A frequent objection to the entropic framework is that increasing neural disorder sounds dangerous — that a brain freed from its constraints is a brain susceptible to psychosis. The objection points to a real phenomenon (psychedelics can, in vulnerable individuals, trigger psychotic episodes) but misidentifies the mechanism.

The difference between therapeutic entropy and pathological chaos lies in what Carhart-Harris calls the "critical point" — the optimal entropy level at which the system is maximally flexible without losing coherence. Too little entropy: rigid attractors, psychological rigidity, treatment-resistant pathology. Too much: loss of coherent self-model, breakdown of reality testing, psychosis. The therapeutic window is a band of elevated-but-bounded entropy in which the system can explore without fragmenting.

Psilocybin, at appropriate doses in appropriate set and setting, reliably produces entropy levels within this therapeutic band. The 5-HT2A agonism is partial — the receptor is activated, not saturated. The dose-response curve is steep enough to produce meaningful disruption and shallow enough that coherence is maintained. The context — the therapeutic relationship, the physical environment, the intentional preparation — shapes how the increased entropy is navigated. The disruption is precise because the compound is precise and because the conditions determine what the entropy is used for.

The Map and the Territory

The Entropic Brain Hypothesis is a model. Models are not reality — they are representations of reality that are useful to the extent that they generate correct predictions and guide productive interventions. The entropic framework generates both.

It predicts, correctly, that psilocybin increases neural signal diversity — confirmed by Schartner et al. It predicts, correctly, that this entropy increase correlates with therapeutic outcome in depression — confirmed by multiple imaging studies. It predicts, correctly, that the disruption of fixed attractors produces lasting change in personality measures associated with psychological flexibility — confirmed by MacLean et al.'s long-term openness data. It predicts, correctly, that set and setting modulate outcome — consistent with the REBUS framework's emphasis on what fills the expanded state space during the high-entropy window.

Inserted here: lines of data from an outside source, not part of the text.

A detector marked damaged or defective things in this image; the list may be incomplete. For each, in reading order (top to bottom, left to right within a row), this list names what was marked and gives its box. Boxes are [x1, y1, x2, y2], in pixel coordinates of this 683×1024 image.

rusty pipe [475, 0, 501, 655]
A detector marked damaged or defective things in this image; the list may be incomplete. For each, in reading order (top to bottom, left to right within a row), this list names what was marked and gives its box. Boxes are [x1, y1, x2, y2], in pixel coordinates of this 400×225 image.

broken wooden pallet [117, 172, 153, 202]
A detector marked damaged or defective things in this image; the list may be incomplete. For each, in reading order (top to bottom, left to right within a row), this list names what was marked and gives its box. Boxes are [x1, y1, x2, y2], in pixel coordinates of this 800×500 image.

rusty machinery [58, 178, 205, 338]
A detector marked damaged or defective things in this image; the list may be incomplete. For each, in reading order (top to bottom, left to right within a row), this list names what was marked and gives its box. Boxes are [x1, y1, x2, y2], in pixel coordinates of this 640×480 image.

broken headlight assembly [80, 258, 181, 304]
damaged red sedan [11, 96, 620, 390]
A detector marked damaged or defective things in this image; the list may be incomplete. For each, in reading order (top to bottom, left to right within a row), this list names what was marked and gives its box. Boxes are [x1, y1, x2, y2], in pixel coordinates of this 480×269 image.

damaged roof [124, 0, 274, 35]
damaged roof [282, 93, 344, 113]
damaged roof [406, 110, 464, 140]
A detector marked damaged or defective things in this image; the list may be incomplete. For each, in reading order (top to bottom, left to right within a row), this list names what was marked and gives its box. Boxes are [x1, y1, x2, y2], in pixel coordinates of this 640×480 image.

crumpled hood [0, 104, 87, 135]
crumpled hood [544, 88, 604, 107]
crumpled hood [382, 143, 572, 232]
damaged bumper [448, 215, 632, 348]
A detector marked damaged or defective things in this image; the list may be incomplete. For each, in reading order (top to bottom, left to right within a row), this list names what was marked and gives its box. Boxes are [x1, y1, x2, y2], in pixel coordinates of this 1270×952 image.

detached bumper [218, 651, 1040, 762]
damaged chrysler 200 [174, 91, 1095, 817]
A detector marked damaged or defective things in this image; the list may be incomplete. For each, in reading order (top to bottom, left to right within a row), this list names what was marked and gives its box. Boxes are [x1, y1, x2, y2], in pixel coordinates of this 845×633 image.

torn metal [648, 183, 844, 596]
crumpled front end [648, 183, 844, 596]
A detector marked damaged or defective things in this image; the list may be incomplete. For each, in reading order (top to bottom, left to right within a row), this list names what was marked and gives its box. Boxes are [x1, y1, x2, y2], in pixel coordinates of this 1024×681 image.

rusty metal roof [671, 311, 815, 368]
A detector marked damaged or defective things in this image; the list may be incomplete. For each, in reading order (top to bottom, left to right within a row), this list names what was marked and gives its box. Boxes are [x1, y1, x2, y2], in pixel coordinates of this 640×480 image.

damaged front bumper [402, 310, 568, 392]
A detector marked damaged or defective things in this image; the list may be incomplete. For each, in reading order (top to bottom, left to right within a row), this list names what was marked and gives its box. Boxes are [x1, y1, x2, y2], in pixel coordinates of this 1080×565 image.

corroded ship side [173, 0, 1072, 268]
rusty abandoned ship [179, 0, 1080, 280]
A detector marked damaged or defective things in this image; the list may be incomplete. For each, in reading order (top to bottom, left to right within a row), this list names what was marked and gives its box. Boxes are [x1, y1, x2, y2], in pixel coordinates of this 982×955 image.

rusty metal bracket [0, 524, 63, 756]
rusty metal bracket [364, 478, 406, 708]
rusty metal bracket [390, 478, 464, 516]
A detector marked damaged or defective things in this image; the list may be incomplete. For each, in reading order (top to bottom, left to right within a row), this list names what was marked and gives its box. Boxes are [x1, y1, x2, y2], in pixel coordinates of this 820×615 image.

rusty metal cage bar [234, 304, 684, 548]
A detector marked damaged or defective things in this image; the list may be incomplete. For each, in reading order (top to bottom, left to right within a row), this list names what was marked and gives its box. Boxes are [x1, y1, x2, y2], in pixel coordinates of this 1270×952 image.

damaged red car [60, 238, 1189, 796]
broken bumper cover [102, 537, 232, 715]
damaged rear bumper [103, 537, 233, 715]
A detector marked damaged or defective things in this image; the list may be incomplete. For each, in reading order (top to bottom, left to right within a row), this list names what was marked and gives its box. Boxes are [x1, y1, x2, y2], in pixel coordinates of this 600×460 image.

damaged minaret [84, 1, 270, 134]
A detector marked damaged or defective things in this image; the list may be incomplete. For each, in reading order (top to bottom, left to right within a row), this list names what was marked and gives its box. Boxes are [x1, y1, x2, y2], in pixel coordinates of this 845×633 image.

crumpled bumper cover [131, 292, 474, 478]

What the model does not predict is the content of individual experience. It says the door opens. It does not say what is on the other side. Every person who has taken psilocybin in a therapeutic context has encountered a different territory when the attractors dissolved. Some encountered grief they had not allowed themselves to feel. Some encountered a capacity for love they had forgotten. Some encountered the structural architecture of their own suffering and finally understood how it had been built.

The neuroscience maps the mechanism. What happens in the territory — the specific cognitive architectures that form in the expanded state space, the particular fixed patterns that dissolve and what replaces them — that is the work. The entropy opens the possibility. The work determines the outcome.

The framework matters because it removes the mystification without removing the meaning. Psilocybin does not work because of supernatural intervention or unknowable forces. It works because it temporarily increases the informational complexity of the brain's dynamics, disrupts the topological structures maintaining chronic psychological suffering, and creates a window during which new patterns can form. This is rigorous, mechanistically grounded, and reproducible. It is also, in its own way, extraordinary.